**VOTRE TÂCHE:**
Répondez à ces questions d'après le texte sur la destitution du président Clinton :
(a) En quelle année a eu lieu la dernière destitution d'un président que mentionne le texte ?
(b) Qui a averti, après le vote, que la politique américaine s'approchait du seuil de la violence ?
(c) Selon l'establishment politique, qu'est-ce qui n'existe pas aux États-Unis ?

**TEXTE DE LA PAGE:**

- - -

La procédure
de destitution du président Clinton
Les États-Unis dérivent-ils vers la guerre civile?
Par le bureau de rédaction Le 30 décembre
1998
Au lendemain du vote de destitution à l'endroit du président
Bill Clinton, il est soudainement devenu clair que les États-Unis
sont plongés dans une crise politique d'une ampleur historique. Même
les médias, qui ont couvert pendant toute l'année l'effervescence
à Washington comme s'il s'agissait d'une bonne blague, commencent
à réaliser que ce qui se passe est très sérieux,
et pourrait avoir des conséquences fatales.
Le débat qui a précédé le vote de destitution
était remarquable par sa furie. Pour trouver des précédents
historiques à l'amertume qui caractérise la lutte politique
actuelle, il faudrait remonter, non seulement à la dernière
destitution d'un président en 1868, mais encore plus loin, aux années
qui ont précédé l'éruption de la guerre civile
en 1861. Après le vote, le député Richard Gephardt,
leader de la minorité démocrate, a averti que la politique
américaine s'approchait du seuil de la violence.
Il ne semble pas y avoir d'explication évidente pour la férocité
de la lutte politique qui oppose les Démocrates aux Républicains.
C'est selon les « experts », une période de
prospérité sans précédent, où les États-Unis,
ayant « gagné » la Guerre froide, exercent
un pouvoir incontesté en tant que seule super-puissance dans le monde.
Pourquoi alors, dans ces conditions supposément idylliques, le système
politique du pays est-il si proche de l'effondrement ?
Il serait absurde d'en chercher la cause dans les ébats du président
Clinton avec Monica Lewinsky et le fait qu'il ait ensuite nié avoir
eu une relation avec elle. S'il est vrai que le sexe et le mensonge ont
vraiment causé cette crise, il faudrait conclure que le système
américain de gouvernement n'était tout simplement pas viable.
Le génie des « pères fondateurs » de
la république américaine ne reviendrait pas à grand
chose si le bon fonctionnement du gouvernement dépendait du bon vouloir
des présidents à dire la vérité sur leurs vies
sexuelles.
La crise actuelle doit avoir des causes beaucoup plus fondamentales.
La bataille à Washington doit réfléter en dernière
analyse des conflits profondément ancrés dans la société
américaine en son entier.
Dans aucun autre pays capitaliste avancé, le débat politique
n'est-il si limité qu'aux États-Unis. Selon l'establishment
politique, il n'y a pas de lutte de classe aux États-Unis. En fait,
l'idéologie officielle nie l'existence même de classes sociales
antagoniques.
Mais il n'en demeure pas moins qu'elles existent. Justement parce qu'il
n'y a quasiment aucune mécanisme au sein du système politique
pour l'expression ouverte et directe des contradictions de classe, celles-ci
ont tendance à se manifester d'abord sous des formes étranges
et même bizarres.
La crise à Washington découle d'une complexe interaction
entre des processus politiques, sociaux et économiques. La démocratie
bourgeoise est en train de s'écrouler sous le poids accumulé
de contradictions de plus en plus insolubles. Les processus économiques
et technologiques associés à la mondialisation de l'économie
ont miné les conditions sociales et les rapports de classe sur lesquels
reposait pendant longtemps la stabilité politique des États-Unis.

- - -

Questions spatiales à partir d'images
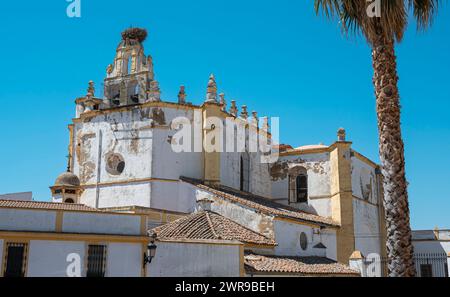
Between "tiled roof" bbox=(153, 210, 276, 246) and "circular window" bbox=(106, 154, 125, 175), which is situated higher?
"circular window" bbox=(106, 154, 125, 175)

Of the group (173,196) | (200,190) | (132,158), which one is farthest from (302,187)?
(132,158)

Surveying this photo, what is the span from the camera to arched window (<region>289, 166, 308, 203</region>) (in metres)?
36.1

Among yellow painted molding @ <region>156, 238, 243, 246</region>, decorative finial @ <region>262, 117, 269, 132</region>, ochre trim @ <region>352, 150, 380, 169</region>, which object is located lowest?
yellow painted molding @ <region>156, 238, 243, 246</region>

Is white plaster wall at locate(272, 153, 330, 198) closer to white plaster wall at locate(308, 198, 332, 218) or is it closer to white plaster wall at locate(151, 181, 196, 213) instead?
white plaster wall at locate(308, 198, 332, 218)

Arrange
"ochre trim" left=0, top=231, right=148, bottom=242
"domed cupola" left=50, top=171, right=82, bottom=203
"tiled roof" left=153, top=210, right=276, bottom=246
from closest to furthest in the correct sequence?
1. "ochre trim" left=0, top=231, right=148, bottom=242
2. "tiled roof" left=153, top=210, right=276, bottom=246
3. "domed cupola" left=50, top=171, right=82, bottom=203

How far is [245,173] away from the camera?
34562 mm

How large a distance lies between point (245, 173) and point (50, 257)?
18.1m

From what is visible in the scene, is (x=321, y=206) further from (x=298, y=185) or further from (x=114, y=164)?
(x=114, y=164)

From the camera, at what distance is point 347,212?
3334 cm

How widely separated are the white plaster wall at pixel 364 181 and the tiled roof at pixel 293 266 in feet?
27.5

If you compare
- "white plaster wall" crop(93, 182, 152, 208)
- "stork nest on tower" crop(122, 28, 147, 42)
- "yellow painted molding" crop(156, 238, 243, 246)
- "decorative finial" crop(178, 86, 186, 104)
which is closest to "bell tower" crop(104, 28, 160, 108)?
"stork nest on tower" crop(122, 28, 147, 42)

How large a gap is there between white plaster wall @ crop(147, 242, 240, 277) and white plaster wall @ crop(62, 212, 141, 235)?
1080 millimetres
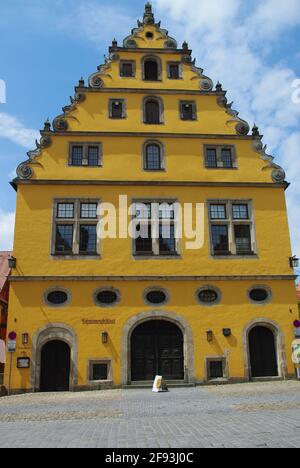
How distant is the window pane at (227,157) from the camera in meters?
24.4

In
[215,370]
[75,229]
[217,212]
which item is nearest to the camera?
[215,370]

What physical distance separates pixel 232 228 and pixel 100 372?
9780 mm

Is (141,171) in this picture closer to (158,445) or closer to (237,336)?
(237,336)

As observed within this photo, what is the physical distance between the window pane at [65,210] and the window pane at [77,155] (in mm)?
2309

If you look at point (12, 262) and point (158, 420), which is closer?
point (158, 420)

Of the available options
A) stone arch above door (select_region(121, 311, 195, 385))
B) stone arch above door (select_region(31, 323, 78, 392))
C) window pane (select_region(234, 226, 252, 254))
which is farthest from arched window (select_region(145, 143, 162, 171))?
stone arch above door (select_region(31, 323, 78, 392))

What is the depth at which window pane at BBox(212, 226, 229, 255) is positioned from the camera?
23.0m

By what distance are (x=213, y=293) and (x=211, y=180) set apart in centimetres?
604

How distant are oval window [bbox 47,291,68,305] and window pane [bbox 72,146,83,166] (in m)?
6.87

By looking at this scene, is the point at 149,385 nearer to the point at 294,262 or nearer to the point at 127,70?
the point at 294,262

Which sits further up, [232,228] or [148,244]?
[232,228]

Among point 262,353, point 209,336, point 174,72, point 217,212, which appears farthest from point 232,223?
point 174,72

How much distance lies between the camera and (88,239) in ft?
74.0

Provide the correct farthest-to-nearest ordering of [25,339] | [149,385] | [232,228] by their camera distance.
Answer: [232,228] → [25,339] → [149,385]
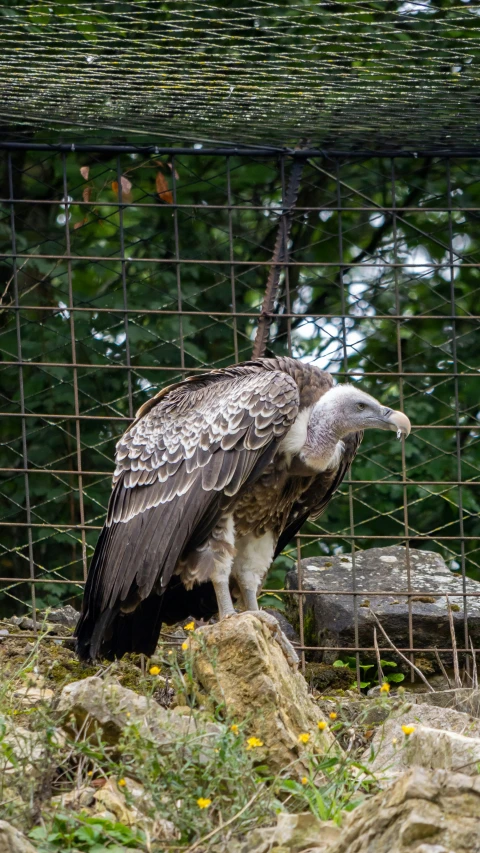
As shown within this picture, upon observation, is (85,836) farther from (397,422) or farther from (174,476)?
(397,422)

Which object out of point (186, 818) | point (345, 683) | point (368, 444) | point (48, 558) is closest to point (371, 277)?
point (368, 444)

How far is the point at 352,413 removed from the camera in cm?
625

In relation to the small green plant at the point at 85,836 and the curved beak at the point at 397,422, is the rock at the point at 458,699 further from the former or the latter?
the small green plant at the point at 85,836

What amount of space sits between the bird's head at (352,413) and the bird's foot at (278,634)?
114 centimetres

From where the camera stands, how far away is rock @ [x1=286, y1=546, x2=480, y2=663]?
705 centimetres

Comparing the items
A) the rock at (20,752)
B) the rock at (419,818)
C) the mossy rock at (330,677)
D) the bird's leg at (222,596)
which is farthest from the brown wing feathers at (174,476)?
the rock at (419,818)

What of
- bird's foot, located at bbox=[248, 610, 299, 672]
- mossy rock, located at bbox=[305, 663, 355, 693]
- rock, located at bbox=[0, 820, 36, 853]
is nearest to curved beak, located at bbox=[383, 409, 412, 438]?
bird's foot, located at bbox=[248, 610, 299, 672]

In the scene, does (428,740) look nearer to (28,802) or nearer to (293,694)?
(293,694)

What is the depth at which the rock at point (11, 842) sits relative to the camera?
324 centimetres

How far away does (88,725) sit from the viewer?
4.30 metres

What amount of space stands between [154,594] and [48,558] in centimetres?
320

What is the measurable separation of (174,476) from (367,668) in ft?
5.80

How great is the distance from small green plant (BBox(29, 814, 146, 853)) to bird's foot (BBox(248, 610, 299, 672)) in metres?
1.76

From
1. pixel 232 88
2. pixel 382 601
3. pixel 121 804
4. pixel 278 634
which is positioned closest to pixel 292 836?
pixel 121 804
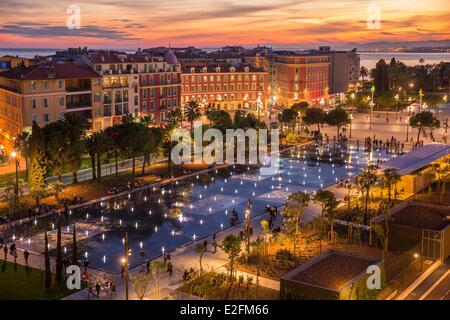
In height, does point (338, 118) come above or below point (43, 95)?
below

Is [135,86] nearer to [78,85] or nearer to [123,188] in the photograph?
[78,85]

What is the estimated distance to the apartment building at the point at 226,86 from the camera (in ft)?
378

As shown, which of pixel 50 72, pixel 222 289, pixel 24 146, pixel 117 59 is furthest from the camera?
pixel 117 59

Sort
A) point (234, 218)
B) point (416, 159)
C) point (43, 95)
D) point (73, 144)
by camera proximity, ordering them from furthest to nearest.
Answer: point (43, 95) → point (416, 159) → point (73, 144) → point (234, 218)

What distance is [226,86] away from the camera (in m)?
119

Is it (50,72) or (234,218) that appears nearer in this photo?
(234,218)

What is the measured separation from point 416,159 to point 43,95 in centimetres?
4364

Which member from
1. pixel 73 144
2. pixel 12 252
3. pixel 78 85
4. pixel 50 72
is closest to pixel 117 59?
pixel 78 85

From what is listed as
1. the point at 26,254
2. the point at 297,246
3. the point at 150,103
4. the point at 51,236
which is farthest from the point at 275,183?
the point at 150,103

- - -

**SOLUTION PROPOSÉE:**
(a) En 1868.
(b) Le député Richard Gephardt, leader de la minorité démocrate.
(c) La lutte de classe.